▶ [TEXT UNDER STUDY]
* * *

The U.S. counter-terrorism official said the Egyptians’ presence was troubling because Tehran for more than a decade has supported Egypt’s two largest militant groups -- Egyptian Islamic Jihad and Gamaa al Islamiya -- in their violent campaign to topple the Cairo government.
Though the Sunni-Shiite divide has prompted Tehran in the past to say it had “no affinity” with Al Qaeda, U.S. officials believe there is a history of cooperation between Iran and some Sunni militant groups, including Al Qaeda. Iran nurtures such ties, they say, to enhance its regional influence and punish Arab political foes through intimidation and violence.
Bin Laden sent Adel and others to Iran and Lebanon in the early 1990s to learn bomb making from Iranian intelligence and Hezbollah, the Iran-affiliated militant group, U.S. officials say. They fear he and other Egyptians may still have ties with Iran’s military and intelligence services.
The Sept. 11 commission concluded that Iran had harbored Al Qaeda operatives wanted in the U.S. embassy bombings in East Africa and other terrorist attacks.
It quoted one top Al Qaeda official as saying Iran had made a “concerted effort to strengthen relations with Al Qaeda” after the 2000 attack on the U.S. warship Cole in Yemen.
Imprisoned top Al Qaeda operatives also have told U.S. officials that Iran let Islamic militants traveling to and from Afghanistan and Pakistan pass freely across its borders without passport stamps -- including at least eight of the 19 future Sept. 11 hijackers, the nowdisbanded commission said.
The panel strongly urged the Bush administration and Congress to investigate the ties between Iran and Al Qaeda. Recently, commission member Timothy Roemer said in an interview that Washington still had not adequately addressed those ties.
U.S. and allied intelligence agencies say that, more recently, they have picked up indications of closer cooperation. The intelligence includes European wiretaps of militants discussing how Iranian officials would help them or look the other way.
U.S. officials fear Ahmadinejad may be strengthening ties with Al Qaeda with the help of Iranian intelligence and military agencies, particularly the Revolutionary Guards.

* * *

▶ [Spatial grounding material]
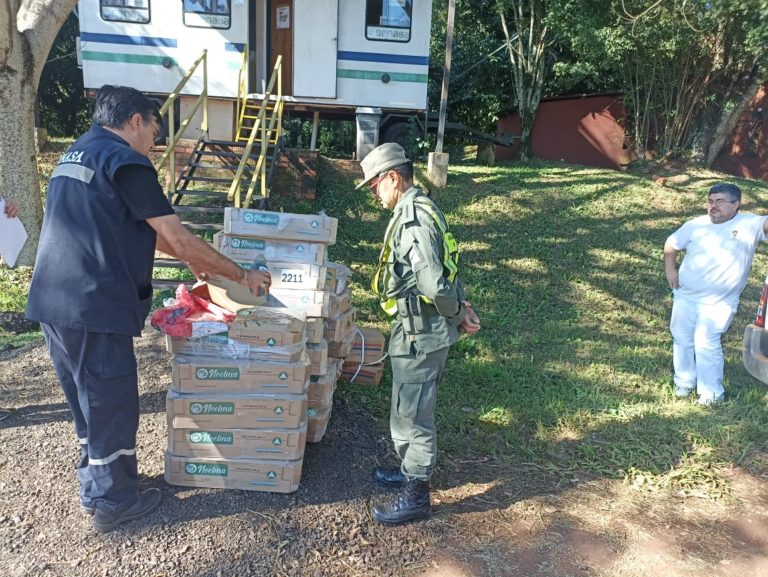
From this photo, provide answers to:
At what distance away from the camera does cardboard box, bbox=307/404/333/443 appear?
12.0 ft

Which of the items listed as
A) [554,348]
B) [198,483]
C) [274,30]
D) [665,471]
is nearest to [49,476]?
[198,483]

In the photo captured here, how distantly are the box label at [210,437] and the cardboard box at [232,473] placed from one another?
0.10 meters

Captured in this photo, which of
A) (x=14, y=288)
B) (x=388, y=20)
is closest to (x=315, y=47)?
(x=388, y=20)

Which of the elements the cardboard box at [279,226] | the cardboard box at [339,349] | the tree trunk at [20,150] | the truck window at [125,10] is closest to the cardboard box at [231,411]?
the cardboard box at [339,349]

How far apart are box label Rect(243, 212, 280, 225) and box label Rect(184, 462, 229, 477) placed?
4.50ft

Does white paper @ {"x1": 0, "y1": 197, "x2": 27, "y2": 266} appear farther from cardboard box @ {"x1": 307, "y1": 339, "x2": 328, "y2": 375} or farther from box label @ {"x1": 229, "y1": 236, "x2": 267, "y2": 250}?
cardboard box @ {"x1": 307, "y1": 339, "x2": 328, "y2": 375}

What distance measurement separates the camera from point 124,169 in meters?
2.61

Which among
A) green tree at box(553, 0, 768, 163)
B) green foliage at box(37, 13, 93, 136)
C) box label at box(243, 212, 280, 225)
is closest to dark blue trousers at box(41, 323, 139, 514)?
box label at box(243, 212, 280, 225)

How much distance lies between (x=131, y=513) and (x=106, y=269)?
1.21m

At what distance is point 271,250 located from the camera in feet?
11.7

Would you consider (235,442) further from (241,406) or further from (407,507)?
(407,507)

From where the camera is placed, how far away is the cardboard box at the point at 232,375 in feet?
10.3

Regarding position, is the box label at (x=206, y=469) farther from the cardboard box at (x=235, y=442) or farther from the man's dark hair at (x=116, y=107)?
the man's dark hair at (x=116, y=107)

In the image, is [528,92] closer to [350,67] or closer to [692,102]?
[692,102]
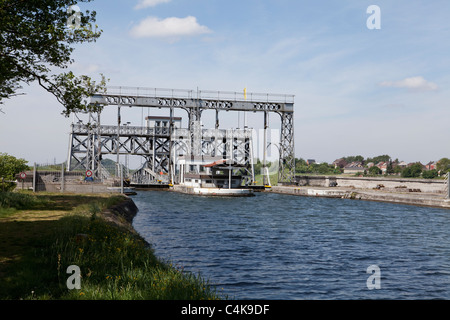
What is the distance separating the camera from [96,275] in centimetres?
1238

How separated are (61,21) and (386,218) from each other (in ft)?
114

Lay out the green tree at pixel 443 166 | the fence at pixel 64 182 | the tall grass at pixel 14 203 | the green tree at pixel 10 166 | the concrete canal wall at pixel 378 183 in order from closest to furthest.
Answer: the tall grass at pixel 14 203, the fence at pixel 64 182, the green tree at pixel 10 166, the concrete canal wall at pixel 378 183, the green tree at pixel 443 166

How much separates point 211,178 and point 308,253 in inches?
2140

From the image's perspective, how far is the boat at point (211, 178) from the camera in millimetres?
74188

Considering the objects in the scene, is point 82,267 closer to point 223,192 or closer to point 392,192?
point 223,192

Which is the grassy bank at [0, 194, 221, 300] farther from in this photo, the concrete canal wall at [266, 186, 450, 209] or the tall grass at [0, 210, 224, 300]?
the concrete canal wall at [266, 186, 450, 209]

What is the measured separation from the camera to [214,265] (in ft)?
64.4

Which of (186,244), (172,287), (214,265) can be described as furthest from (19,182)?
(172,287)

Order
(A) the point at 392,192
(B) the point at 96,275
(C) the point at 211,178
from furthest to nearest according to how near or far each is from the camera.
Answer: (C) the point at 211,178, (A) the point at 392,192, (B) the point at 96,275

* * *

▶ [PROMPT A] In the passage on Iran and Al Qaeda, how many of the 19 future Sept. 11 hijackers did Iran let cross its borders without passport stamps?
▶ [PROMPT B] Reproduce the passage on Iran and Al Qaeda word for word from "It quoted one" to "nowdisbanded commission said.".
Work from the passage on Iran and Al Qaeda alone.

▶ [RESULT A] At least eight.

▶ [RESULT B]
It quoted one top Al Qaeda official as saying Iran had made a “concerted effort to strengthen relations with Al Qaeda” after the 2000 attack on the U.S. warship Cole in Yemen.
Imprisoned top Al Qaeda operatives also have told U.S. officials that Iran let Islamic militants traveling to and from Afghanistan and Pakistan pass freely across its borders without passport stamps -- including at least eight of the 19 future Sept. 11 hijackers, the nowdisbanded commission said.